Update: Greenwald this morning:
O'Reilly summarized what the Far-Left America would look like once John Edwards got done with it:
[W]ould you support President John Edwards? Remember, no coerced interrogation, civilian lawyers in courts for captured overseas terrorists, no branding the Iranian guards terrorists, and no phone surveillance without a specific warrant.
Who could even fathom an America plagued by habeas corpus, search warrants, and a military that fails to beat, freeze and mock-execute its detainees? And nothing is more sacred to core American values than branding other countries' armies as "Terrorists" ("The [Revolutionary] Guard is the SS of Iran").
O'Reilly has aptly highlighted here the new ideological divide in our political culture -- one is now on the "Left," usually the "Far Left," if one supports what were previously the defining attributes of basic American liberties, while one is "Serious" and "Responsible" and "Centrist/Right" only if one is too sophisticated and "tough" to actually think that such effete and abstract things matter.
That's how it works: slowly, incrementally we adjust as slowly, incrementally the infrastructure for tyranny is laid. So you might think, "Who listens to that old crank O'Reilly, anyway?" Greenwald addresses that in an update:
To underscore the key point here -- that O'Reilly's views of "leftism" and radicalism are shared generally by the Beltway establishment -- look at those two endlessly instructive columns on FISA by that bellweather of Responsible Serious Beltway Centrism, David Ignatius.
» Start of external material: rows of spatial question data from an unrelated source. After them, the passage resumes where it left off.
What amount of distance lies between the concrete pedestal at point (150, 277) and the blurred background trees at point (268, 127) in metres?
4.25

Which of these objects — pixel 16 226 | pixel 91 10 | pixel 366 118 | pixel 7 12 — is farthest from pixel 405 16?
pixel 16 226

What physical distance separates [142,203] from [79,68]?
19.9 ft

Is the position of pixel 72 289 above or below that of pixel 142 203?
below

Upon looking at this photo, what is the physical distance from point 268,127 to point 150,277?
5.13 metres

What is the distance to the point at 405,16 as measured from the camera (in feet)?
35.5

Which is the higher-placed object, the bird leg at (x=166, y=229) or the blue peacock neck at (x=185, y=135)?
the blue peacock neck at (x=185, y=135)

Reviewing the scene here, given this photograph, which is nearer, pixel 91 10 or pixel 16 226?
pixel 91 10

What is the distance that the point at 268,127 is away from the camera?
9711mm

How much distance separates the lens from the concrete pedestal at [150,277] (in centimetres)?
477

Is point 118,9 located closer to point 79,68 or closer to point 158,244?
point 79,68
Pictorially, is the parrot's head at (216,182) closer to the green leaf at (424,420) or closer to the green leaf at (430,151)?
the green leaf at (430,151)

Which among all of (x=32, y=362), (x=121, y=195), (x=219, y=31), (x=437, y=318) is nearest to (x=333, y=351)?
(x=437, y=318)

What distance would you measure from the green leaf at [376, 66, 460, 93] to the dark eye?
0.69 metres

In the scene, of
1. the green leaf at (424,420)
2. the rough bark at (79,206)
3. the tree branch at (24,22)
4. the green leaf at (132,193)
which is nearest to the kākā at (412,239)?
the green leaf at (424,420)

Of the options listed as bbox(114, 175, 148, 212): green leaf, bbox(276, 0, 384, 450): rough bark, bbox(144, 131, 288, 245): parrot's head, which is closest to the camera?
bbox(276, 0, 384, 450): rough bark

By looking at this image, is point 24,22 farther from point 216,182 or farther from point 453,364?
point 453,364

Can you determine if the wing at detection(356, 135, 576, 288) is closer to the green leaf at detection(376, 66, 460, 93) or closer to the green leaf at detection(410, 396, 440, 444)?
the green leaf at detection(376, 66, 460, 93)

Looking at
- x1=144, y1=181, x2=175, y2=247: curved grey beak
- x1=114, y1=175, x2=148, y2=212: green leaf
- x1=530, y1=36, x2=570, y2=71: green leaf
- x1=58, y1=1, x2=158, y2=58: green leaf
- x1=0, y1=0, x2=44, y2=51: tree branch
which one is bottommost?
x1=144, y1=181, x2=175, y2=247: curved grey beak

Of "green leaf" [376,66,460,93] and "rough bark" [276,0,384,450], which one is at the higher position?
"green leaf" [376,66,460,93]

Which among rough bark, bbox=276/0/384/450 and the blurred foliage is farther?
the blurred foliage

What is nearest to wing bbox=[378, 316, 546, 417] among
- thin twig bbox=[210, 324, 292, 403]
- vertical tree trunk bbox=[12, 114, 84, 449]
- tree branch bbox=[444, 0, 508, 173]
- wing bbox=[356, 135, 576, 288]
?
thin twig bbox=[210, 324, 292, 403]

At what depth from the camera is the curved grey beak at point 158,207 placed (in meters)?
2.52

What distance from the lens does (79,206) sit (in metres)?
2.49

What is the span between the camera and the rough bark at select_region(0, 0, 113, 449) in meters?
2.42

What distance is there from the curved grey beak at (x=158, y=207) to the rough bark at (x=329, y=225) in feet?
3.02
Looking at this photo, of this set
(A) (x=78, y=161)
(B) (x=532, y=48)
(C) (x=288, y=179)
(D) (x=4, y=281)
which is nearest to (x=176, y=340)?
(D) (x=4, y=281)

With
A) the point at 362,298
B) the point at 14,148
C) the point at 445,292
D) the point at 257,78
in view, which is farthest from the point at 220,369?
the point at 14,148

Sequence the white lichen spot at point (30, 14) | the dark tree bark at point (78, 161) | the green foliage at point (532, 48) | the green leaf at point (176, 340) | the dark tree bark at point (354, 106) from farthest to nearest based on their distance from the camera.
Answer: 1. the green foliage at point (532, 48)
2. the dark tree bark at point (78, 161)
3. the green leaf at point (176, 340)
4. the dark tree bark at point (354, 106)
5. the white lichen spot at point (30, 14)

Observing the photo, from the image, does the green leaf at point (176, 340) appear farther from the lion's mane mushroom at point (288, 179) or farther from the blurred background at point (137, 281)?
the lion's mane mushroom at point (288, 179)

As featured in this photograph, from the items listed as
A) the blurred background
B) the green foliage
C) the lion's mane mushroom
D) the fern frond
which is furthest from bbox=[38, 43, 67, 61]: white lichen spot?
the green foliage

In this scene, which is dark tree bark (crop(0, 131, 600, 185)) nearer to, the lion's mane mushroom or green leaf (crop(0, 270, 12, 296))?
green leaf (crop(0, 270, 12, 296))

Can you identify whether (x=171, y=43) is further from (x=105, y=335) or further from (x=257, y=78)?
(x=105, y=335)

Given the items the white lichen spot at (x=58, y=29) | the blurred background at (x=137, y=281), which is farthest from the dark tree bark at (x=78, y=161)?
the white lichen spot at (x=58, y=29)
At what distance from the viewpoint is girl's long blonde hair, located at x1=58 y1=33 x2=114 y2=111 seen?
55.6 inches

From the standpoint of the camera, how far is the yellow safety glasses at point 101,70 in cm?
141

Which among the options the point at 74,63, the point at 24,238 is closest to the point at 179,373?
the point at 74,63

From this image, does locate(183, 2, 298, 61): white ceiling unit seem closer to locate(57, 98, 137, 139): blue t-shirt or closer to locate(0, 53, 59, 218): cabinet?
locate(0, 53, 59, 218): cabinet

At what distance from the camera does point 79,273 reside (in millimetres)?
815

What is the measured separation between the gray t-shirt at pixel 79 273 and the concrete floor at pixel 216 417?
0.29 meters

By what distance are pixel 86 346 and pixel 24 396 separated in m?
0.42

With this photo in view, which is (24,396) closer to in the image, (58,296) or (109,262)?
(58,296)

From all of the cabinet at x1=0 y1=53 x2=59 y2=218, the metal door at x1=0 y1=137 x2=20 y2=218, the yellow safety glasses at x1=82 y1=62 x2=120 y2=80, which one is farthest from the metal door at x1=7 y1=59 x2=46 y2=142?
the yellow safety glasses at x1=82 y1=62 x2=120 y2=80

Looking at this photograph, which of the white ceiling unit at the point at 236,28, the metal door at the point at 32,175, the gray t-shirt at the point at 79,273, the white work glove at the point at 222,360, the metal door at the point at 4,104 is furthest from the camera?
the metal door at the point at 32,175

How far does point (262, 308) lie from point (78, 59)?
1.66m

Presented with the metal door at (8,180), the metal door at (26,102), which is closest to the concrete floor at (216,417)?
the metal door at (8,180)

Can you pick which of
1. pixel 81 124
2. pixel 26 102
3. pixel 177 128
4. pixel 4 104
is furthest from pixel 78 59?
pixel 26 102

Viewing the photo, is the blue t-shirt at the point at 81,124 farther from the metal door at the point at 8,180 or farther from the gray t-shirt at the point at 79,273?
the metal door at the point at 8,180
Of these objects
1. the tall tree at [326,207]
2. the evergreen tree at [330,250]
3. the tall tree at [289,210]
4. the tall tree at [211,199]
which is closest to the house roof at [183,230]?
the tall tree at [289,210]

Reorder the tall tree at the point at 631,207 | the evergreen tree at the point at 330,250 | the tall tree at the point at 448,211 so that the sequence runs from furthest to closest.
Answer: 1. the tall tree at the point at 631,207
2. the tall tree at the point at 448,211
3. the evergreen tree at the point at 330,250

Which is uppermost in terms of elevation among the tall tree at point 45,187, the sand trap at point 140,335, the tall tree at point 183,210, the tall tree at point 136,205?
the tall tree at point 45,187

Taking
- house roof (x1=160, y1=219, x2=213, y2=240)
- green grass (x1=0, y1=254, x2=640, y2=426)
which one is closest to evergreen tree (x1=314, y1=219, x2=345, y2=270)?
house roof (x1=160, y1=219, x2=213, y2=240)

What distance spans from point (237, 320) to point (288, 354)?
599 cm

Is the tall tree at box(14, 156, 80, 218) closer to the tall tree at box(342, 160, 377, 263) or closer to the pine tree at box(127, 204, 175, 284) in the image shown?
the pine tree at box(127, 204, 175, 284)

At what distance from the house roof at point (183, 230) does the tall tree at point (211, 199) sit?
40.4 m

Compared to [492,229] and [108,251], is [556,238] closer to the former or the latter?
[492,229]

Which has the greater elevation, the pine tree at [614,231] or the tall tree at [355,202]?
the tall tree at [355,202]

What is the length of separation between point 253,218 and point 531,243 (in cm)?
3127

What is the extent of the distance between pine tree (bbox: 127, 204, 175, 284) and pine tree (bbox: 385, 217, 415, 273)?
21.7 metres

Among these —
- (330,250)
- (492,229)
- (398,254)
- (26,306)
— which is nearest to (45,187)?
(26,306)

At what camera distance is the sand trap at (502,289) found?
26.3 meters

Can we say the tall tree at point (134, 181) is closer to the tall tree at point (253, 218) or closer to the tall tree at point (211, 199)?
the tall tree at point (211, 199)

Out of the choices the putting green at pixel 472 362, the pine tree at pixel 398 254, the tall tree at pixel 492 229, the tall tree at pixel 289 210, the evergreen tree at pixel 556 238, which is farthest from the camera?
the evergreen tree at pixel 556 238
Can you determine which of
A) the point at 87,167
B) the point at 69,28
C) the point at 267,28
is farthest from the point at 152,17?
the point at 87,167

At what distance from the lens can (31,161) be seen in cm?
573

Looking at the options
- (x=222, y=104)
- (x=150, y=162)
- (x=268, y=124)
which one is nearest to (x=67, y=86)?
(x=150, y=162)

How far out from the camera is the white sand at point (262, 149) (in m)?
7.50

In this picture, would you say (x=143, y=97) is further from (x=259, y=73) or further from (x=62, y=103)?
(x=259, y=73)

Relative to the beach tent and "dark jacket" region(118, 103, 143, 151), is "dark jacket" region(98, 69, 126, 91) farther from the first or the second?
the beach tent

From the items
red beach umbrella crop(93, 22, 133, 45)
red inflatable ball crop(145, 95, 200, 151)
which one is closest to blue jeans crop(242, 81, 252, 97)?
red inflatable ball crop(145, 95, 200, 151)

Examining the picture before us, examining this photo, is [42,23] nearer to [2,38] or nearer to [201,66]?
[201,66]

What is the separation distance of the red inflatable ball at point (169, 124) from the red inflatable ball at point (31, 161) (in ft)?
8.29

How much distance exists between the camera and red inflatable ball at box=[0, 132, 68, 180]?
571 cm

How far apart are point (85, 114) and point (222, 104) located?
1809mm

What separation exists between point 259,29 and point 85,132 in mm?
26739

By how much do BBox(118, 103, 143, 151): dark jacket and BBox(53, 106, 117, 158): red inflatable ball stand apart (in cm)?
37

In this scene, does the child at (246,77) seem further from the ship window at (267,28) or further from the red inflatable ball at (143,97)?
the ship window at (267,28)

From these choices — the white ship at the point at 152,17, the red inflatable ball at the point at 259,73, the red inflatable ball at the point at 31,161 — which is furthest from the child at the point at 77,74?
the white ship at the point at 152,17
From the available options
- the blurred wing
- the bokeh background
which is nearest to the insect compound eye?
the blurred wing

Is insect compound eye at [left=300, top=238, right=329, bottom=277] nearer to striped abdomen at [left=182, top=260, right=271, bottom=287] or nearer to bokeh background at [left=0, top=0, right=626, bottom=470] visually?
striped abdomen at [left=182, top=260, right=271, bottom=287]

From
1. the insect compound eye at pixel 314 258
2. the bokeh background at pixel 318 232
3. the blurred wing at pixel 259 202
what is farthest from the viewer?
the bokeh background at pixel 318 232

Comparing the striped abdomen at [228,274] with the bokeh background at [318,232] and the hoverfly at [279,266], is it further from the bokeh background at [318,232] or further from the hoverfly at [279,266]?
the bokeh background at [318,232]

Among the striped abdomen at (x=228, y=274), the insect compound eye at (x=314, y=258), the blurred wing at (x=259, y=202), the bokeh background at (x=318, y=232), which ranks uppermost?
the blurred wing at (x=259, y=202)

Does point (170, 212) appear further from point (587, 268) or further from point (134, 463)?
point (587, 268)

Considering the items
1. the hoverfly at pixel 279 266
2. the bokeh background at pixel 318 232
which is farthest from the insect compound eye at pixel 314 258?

In both columns, Igantius rails against the two intractable, "absolutist" partisan sides which are blocking a fair, bipartisan solution. One excessively partisan side is Bush/Cheney, for refusing to allow FISA to be amended to make their warrantless eavesdropping legal. The other excessively partisan side are those who oppose amending FISA to legalize the President's warrantless eavesdropping activities.
The only responsible, centrist approach is from those who beg the White House to be allowed to re-write FISA to make legal the President's warrantless eavesropping activities. Those who opposed legalizing the President's NSA program -- on what ought to be the uncontroversial ground that warrants should be required for eavesdropping -- are "playing partisan games," "pursuing absolutist agendas," and impeding important centrist solutions.
Thus, put another way, in the Ignatius/Beltway world, if you believe that the Government should have to get warrants before eavesdropping on the conversations and reading the emails of Americans, then you are -- for that reason alone -- a radical, shrill, obstreperous fringe partisan interfering with the Serious, responsible policy-makers in the Beltway. Seriously, that is literally what they believe, the prevailing Beltway view.
And by now it should be clear that legislators care more about their Beltway cred than they do about how the voters see them. As long as they can hide in the conventional wisdom as guys like Ignatius project it, they have nothing to fear from the majority of their constituents who are either uninformed or don't care.